We are also able to give JOOQ our domain model and let it automatically figure out the mapping from the query into the domain model. JOOQ can do automatically match this based on existing JPA annotations in the domain model, the “best-matching constructor” or a custom mapper you provide yourself.
In our project we only used the metadata constants, while JOOQ has more to offer. JOOQ also generates DAO’s for instance. We investigated implementing the generated DAO’s in our project, but they included default methods that we considered not useful. For instance, a method was generated to look up experiments by (alphabetic) range of hypothesis. It seems this ‘select by range’ is generated for all fields and creates clutter.
Besides, the generated DAO code does not seem to take indexes into account. Most of the queries would lead to a full table scan if they were used, which can heavily impact performance. We see room for improvement here: JOOQ could use the indexes as an indicator of whether there is any use case for the code and leave a more concise DAO. This is one of the reasons we focussed our efforts on using the metadata constants.
Our conclusion about JOOQ:
- JOOQ’s documentation is elaborate and makes the framework easy to use. Especially if you have an existing database schema or plan on using a database migration tool like Flyway.
- The metadata constants can be a nice type-safe query implementation, based on your existing database. Because of this we were able to implement JOOQ with minimal boilerplate code regarding mappings to the data access layer.
- JOOQ is actively maintained with monthly releases and is the most used ORM framework after Hibernate within bol.com.

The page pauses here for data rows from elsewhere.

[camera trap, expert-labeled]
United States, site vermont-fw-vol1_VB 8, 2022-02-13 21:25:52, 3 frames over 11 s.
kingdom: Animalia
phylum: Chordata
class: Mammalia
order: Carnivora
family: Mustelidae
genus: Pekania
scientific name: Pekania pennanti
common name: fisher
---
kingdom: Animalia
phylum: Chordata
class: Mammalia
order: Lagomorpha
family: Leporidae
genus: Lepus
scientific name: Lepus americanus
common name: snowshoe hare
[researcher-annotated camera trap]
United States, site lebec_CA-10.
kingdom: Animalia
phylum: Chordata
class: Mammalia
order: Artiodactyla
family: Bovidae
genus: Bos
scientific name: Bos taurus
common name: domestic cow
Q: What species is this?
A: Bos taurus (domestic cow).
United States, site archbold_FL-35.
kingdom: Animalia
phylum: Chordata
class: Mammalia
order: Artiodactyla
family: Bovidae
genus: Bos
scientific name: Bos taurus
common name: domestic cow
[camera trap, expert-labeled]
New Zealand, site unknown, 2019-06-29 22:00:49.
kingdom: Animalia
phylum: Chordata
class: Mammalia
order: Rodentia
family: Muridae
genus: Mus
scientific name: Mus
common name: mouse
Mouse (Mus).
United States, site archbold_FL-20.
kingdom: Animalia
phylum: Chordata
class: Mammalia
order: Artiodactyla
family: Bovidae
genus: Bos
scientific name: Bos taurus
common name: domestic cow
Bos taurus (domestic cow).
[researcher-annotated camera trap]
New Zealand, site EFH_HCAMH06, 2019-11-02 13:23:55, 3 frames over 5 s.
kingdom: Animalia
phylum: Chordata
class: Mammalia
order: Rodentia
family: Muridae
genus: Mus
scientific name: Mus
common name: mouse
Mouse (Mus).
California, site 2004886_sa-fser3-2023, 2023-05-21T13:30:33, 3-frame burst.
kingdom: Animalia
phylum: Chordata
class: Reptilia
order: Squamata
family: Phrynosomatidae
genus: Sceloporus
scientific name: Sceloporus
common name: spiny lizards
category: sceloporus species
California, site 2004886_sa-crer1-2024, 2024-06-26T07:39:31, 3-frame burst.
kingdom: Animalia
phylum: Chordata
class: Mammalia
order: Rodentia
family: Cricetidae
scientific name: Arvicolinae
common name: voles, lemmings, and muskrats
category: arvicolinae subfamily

- One additional note is that JOOQ has multiple paid versions, that offer a wider range of supported database dialects and more features. Our database type, Postgres, among other common ones are supported in the open-source version. Popular databases like Oracle and SQL Server are only supported in the paid versions.
Noteworthy mention: Krush
The extra added boilerplate in mapping between the domain model and the table model with Exposed and Ktorm encouraged us to look for an alternative, onto which we encountered Krush.
Krush is based on Exposed and claims to be “a lightweight persistence layer for Kotlin based on Exposed SQL DSL.”. It removes the need for boilerplate mappings by adding back JPA annotations to the domain model, which we are used to from Hibernate.
Unfortunately, there is no usage of this framework within bol.com and on GitHub the community also seems too small to consider for usage in production. Because of this, we concluded that we would not go to the extent of testing its behaviour. Instead, we will give Krush a close look from time to time to see how it develops.
Noteworthy mention: Spring JDBC
You might not need all the complexity that Hibernate/JPA has to offer. Switching to a different ORM framework altogether can be heavy as well. What if there would just be a simpler alternative in the ecosystem you are already using? One such alternative is available in all Spring projects: Spring JDBC!
Spring JDBC will offer you a more low-level approach, based on JDBC directly. This can be a good approach for smaller projects that want to write native queries.
Joining forces in the bol.com hackathon to investigate Hibernate alternatives in Kotlin was fun and we learned a lot about the available alternatives out there. Our biggest learning is that there are four major ways of approaching the ORM world:
- Database schema first, the approach that JOOQ takes.
- SQL DSL first, the approach that Exposed and KTORM take.
- JPA annotations first, the approach that Hibernate and Krush take.
- Low level, the approach that Spring JDBC takes.
All these approaches come with their own set of advantages and disadvantages. For our use case JOOQ could be an alternative to Hibernate in our Kotlin projects. JOOQ would allow us to switch ORM frameworks with minimal changes and maximum type-safety, while keeping boilerplate at a minimum. The community and usage also seem good enough to adopt the framework for usage within a production environment.
It is important to note that doing a migration from one ORM framework to another is a heavy process that needs dedicated time to make it work, including performance tests. Hibernate can be a valid ORM framework choice in a project. We hope that you are now more aware of some of the other frameworks you can choose from and how they work.
1 During the hackathon the project team also reserved a small amount of time to investigate alternatives for Hibernate Envers. Using a different ORM framework then Hibernate can pose a challenge when you still want to have such out of the box auditing available, as Hibernate Envers can only be used in combination with Hibernate itself. The conclusion of the small investigation was that Javers promised to be a suitable alternative, although this framework seems only maintained by one person. Alternatively, you could use a more low-level approach by using database triggers that audit and log changes.
2 A while ago Sander spent hours trying to debug problems that were related to using data classes with Hibernate, which in the end led him to the listed article and repository. An example of such a problem is that the application tried to delete an object from the database, but through Hibernates magic under the hood the object was recreated after the deletion in the same transaction, resulting in no object being deleted. Using the best practices from the listed article led to consistent results.